Case: Cooltek C2 ITX
Board: Asrock Q1900M
CPU: Intel Celeron J1900
RAM: 4GB Corsair Value Select DDR3-1333 CL9-9-9-24
SSD: Intel 535; 120GB
WAN: Intel i210-T1 PCIe x1
LAN: Intel i210-T1 PCIe x1
Netzteil: 80W-PicoPSU und 12V/80W-Netzteil
Verbrauch: 9,5-10,6W gemessen am 230V-Eingang des Netzteils
 
@Zonediver: und wie bindet man da analoge Telefone via voip an? Leider habe ich keine ahnung von asterisk, sonst hätte ich das schon lange gemacht.
 
@tetam: Garnicht - das macht bei mir das Kabel-Modem von UPC - das hat 2 Anschlüsse für analoge Telefone.
 
@Zonediver: Damit hast du eine schicke Firewall, die sicherlich schneller, flexibler und weitaus besser administrierbar ist.
Einen WLAN-AP brauchst du aber auch noch, um auf Augenhöhe zu vergleichen.
Aber dein Aufbau gefällt mir persönlich um einiges besser als diese Raumschiffe, wenn dein Aufbau auch nicht für den Ottonormalnutzer geeignet ist.
 
@Chosen_One: Ich hab 4 APs in Betrieb - die hängen im Netzwerk - da muß es nicht die Firewall sein.

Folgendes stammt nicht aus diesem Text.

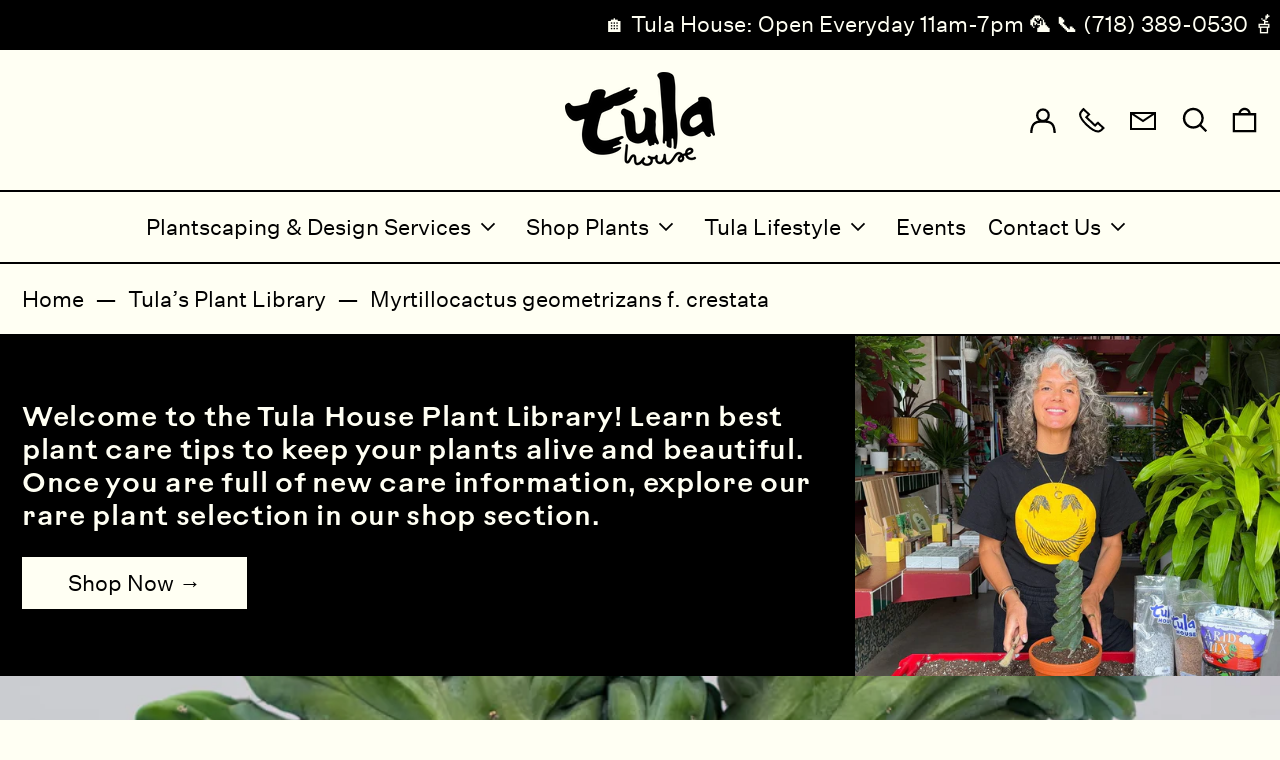

--- FILE ---
content_type: text/css
request_url: https://tula.house/cdn/shop/t/68/assets/custom.css?v=94262771699014719071762967784
body_size: -213
content:
.custom-email-icon,.custom-phone-icon{align-items:center!important}.custom-email-icon img{min-width:1.25rem}.custom-phone-icon svg{max-width:1.2rem}@media (max-width: 400px){.ml-2.custom-email-icon,.ml-2.custom-phone-icon{margin-left:.3rem}.custom-email-icon svg{min-width:28px}.custom-phone-icon img{max-width:26px}header .text-right .ml-2{margin-left:.3rem}header .text-right .ml-2 .w-5{width:28px}header .logo-image{max-width:110px}}@media (min-width: 1024px){.logo-menu__wrapper{position:relative;min-height:140px}.logo-class.flex.items-stretch .mr-6{position:absolute;left:50%;transform:translate(-50%)}}@media (max-width: 1024px){a.search-menu-item,.ml-2.whitespace-nowrap.flex.items-stretch.custom-email-icon.mobile{display:none}.ml-2.whitespace-nowrap.flex.items-stretch.custom-phone-icon.desktop{margin-right:-10px}}@media (max-width: 1024px){.right-hidden-menu-items button.js-enabled.inline-block.py-2,.ml-2.whitespace-nowrap.flex.items-stretch.custom-phone-icon.desktop{display:none}.right-hidden-menu-items .ml-2.whitespace-nowrap.flex.items-stretch.custom-phone-icon.desktop{display:block}.mobile-header-items .mr-4{margin-right:-25px}}.inner_content{margin:auto}.button-space a{margin:5px}.ai-share-buttons a{border:2px solid #000;margin:10px;padding:5px 12px;display:inline-block}.button-call{display:block;text-align:center}.button-call:after{display:none}.button-call span{display:inline-block;padding:0 30px;background:url(/cdn/shop/files/phone-call.png?v=1757496804) left center no-repeat;background-size:contain}
/*# sourceMappingURL=/cdn/shop/t/68/assets/custom.css.map?v=94262771699014719071762967784 */


--- FILE ---
content_type: text/css
request_url: https://tula.house/cdn/shop/t/68/assets/custom-ada.css?v=180024723334600671451747217961
body_size: -833
content:
.featured-collection .product-grid-title, .featured-collection .text-scheme-meta{
  color: #fff;
}

--- FILE ---
content_type: text/javascript
request_url: https://tula.house/cdn/shop/t/68/assets/custom-ada.js?v=106096845574682945631747213394
body_size: -577
content:
document.addEventListener("DOMContentLoaded",function(){setTimeout(function(){const container=document.getElementById("tula-gardens-portfolio");if(!container)return;container.querySelectorAll("a.imagebox.xo-blank").forEach(link=>{const titleEl=link.querySelector(".imagebox__title");titleEl&&link.setAttribute("aria-label",titleEl.textContent.trim())})},2e3)});
//# sourceMappingURL=/cdn/shop/t/68/assets/custom-ada.js.map?v=106096845574682945631747213394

Der J1900 ist etwas "overpowered" und reicht locker aus, um 1GB/s problemlos zu routen.
Ich hab das damals wegen QOS und AQM gemacht. Normale Geräte bieten das nicht. Die Hardware hab ich erst kürzlich erneuert, weil der 1-Kern Atom doch schon etwas schwach auf der Brust war ;-)

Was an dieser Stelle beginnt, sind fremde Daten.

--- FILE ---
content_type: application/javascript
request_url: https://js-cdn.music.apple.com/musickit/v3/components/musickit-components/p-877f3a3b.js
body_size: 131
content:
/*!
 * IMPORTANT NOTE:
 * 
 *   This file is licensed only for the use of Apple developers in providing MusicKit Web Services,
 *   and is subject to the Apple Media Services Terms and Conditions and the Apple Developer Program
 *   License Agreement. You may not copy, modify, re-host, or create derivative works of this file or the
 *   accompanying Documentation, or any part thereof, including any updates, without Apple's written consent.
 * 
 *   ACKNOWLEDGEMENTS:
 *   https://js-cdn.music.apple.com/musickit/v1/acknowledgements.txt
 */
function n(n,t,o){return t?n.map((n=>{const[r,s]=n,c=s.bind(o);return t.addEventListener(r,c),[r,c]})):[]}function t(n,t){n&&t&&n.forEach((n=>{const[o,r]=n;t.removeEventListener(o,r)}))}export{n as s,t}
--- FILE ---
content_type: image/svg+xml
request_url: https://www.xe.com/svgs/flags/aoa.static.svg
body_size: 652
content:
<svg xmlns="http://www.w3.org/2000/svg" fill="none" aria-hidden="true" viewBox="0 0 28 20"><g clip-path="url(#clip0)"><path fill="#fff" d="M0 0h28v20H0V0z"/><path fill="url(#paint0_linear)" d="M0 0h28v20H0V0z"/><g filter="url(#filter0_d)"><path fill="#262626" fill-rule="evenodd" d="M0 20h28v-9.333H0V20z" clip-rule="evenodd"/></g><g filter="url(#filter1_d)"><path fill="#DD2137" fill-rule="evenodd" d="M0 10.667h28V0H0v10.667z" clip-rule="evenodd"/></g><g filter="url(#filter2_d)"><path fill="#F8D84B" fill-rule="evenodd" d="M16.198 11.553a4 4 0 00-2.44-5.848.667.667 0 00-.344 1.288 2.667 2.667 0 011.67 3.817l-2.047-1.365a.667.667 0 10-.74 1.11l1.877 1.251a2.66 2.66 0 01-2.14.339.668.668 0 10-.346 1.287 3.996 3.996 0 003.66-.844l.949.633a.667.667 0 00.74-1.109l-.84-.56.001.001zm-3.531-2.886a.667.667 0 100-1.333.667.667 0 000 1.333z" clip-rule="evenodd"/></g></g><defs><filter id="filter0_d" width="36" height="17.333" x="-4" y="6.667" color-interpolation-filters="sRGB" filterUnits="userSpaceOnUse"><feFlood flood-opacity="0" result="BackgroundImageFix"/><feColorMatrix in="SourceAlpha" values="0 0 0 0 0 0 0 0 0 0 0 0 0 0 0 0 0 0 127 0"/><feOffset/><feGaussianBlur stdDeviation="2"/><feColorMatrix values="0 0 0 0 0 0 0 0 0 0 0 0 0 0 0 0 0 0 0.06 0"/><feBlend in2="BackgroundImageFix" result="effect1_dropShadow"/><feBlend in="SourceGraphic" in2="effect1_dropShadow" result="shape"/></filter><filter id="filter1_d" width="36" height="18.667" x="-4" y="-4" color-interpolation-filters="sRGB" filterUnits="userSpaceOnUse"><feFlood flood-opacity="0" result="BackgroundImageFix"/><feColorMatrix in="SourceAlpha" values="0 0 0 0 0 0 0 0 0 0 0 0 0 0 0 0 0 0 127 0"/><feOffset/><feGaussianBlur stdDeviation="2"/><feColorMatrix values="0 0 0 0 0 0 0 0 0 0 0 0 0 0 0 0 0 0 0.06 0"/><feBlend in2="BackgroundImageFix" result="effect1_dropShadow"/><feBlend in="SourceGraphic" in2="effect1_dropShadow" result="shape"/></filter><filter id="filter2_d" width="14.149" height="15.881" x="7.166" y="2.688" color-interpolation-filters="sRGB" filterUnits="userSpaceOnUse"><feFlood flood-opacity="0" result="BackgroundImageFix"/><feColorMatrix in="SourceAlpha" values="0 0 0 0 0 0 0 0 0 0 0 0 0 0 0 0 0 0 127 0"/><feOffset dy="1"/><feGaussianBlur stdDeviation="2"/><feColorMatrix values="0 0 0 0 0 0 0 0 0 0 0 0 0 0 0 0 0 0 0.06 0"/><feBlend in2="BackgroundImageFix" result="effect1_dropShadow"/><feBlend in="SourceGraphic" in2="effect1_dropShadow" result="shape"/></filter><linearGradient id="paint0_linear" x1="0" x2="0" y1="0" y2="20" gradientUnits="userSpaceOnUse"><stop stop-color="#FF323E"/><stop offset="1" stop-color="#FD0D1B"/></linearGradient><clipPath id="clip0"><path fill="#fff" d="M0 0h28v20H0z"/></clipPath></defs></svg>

Und die Beiden Server-NICs sorgen für niedrige Latenzen - das ist wirklich gut ;-)
 
@Zonediver: verstehe ich das richtig, du hast das Kabelmodem und dahinter in kaskade die ipfire? Aber ipfire ist doch ne firewall, oder? Und kein router oder router os? Oder ist ipfire auch zusätzlich noch ein router os? Denn das wäre für mich total interessant. Nach eigener cloud, suchmaschine und proxy, wäre ein router eine tolle Ergänzung.
 
@tetam: IPFire ist nicht nur eine Firewall, sondern auch ein Router. Das Kabel-Modem ist nur ein Modem ohne Router-Funktion ;-)

Zusatz-Info:
In dem System lassen sich bis zu 4 Netzwerk-Anschlüsse realisieren:

WAN (rot)
LAN (grün)
WLAN (blau) - sofern man das WLAN vom LAN trennen möchte
DMZ (orange)

Das Q1900M bietet eine Onboard-NIC und 3x PCIe x1 Slots für 3 zusätzliche Netzwerkkarten.
 
@Zonediver: ok ich will das mal testen, kann ich dich kontaktieren wenn ich auf probleme stosse?
 
@tetam: Ja klar
 
@tetam: Hey, welche Netzwerkkarten verwendest du?
 
@Zonediver: Hey welche Netztwerkkarten verwendest Du?
 
@tetam: Hey, wer lesen kann, ist klar im Vorteil! >> siehe Oben!